The Washington Post has an interesting article yesterday about teaching computers to recognize images. Computers do not currently have the ability to determine whether an image of a cat is actually a cat or whether it is a dog, a human, or a telephone booth. But this new technology is teaching computers to better recognize images. It learns over time by having humans describe images in an online matching-type game – and millions of images have been and continue to be identified, thus the computer system can begin to recognize elements of images over time to better determine what the image contains. Google is also getting on board with such technologies.
Because everyday computers cannot currently do this type of processing, developers instead provide alternative text for all non-text elements. These upcoming technologies, could describe images without the need for developers to provide the alternative in text form. However, the computer will likely never be able to determine the content of images. Yes, they might be able to determine if a picture of a cat is a cat, but maybe ‘cat’ is not what the page author is trying to convey. I can imagine lots of descriptions of “blue right arrow”, when “next” is the real content.

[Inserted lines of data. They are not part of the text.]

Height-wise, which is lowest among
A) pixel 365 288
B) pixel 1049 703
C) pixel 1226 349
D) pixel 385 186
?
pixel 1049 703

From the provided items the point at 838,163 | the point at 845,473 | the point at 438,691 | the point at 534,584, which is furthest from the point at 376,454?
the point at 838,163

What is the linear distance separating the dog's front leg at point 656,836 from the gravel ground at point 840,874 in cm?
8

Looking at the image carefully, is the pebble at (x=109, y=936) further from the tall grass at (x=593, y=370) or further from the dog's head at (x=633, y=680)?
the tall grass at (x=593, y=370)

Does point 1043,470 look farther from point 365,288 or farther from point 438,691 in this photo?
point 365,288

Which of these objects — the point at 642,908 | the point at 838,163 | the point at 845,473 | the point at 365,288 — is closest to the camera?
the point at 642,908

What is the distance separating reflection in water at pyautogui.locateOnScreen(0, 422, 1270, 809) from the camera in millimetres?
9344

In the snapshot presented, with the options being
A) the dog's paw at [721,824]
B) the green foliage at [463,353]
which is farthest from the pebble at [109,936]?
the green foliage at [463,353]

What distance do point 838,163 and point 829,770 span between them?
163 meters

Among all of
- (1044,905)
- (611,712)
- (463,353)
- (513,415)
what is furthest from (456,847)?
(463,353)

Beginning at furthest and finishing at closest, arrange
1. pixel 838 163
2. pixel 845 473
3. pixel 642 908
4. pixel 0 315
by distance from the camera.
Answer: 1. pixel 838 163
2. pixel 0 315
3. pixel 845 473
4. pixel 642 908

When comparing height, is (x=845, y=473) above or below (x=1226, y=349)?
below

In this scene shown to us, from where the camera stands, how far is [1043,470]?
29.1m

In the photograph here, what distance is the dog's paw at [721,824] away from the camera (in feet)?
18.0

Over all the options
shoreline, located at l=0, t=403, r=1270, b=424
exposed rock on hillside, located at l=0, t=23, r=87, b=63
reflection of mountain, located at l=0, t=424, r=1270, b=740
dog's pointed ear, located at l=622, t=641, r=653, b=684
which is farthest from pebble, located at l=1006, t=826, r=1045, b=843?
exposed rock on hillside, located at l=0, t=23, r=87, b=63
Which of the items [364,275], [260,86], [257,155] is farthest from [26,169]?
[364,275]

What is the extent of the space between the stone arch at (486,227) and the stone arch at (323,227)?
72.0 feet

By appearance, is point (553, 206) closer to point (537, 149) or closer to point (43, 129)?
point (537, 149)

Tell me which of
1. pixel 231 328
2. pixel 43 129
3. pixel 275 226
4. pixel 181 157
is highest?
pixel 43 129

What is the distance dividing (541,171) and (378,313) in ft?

As I’ve noted before, alternative text is about the content that is being conveyed and it should rarely be the description of an image. Unfortunately, the web is full of images that have alternative text that describes the image rather than conveys the content of the image. While this exciting technology may provide great advancements for images that do not have alternative text defined, I hope it does not somehow become an excuse for developers to not provide equivalent alternative text for all images.